_DESCRIPTION OF THE TASK_
Return only these lines, exactly: the one containing "Dalida - Mourir" and every line after it in the listing.
(EXERCISE MATERIAL begins)
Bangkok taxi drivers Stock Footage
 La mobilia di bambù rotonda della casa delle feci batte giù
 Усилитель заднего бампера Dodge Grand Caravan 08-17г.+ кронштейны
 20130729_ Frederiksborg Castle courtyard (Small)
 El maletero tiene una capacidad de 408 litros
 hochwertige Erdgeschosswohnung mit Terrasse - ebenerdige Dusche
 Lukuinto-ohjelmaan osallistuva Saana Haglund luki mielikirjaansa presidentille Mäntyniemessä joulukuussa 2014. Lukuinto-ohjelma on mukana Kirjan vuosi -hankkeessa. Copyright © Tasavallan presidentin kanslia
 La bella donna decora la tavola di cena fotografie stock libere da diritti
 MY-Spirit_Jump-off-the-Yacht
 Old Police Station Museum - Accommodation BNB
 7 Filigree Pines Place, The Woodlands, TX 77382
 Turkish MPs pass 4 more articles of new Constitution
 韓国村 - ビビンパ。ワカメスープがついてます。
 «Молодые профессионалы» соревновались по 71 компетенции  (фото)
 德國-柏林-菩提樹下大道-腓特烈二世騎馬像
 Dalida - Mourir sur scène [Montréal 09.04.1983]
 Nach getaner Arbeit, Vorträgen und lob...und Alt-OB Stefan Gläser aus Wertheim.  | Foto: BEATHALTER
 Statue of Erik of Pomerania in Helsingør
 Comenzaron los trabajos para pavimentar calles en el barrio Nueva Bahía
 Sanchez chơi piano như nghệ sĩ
(EXERCISE MATERIAL ends)
_RESPONSE TO THIS EXERCISE_
 Dalida - Mourir sur scène [Montréal 09.04.1983]
 Nach getaner Arbeit, Vorträgen und lob...und Alt-OB Stefan Gläser aus Wertheim.  | Foto: BEATHALTER
 Statue of Erik of Pomerania in Helsingør
 Comenzaron los trabajos para pavimentar calles en el barrio Nueva Bahía
 Sanchez chơi piano như nghệ sĩ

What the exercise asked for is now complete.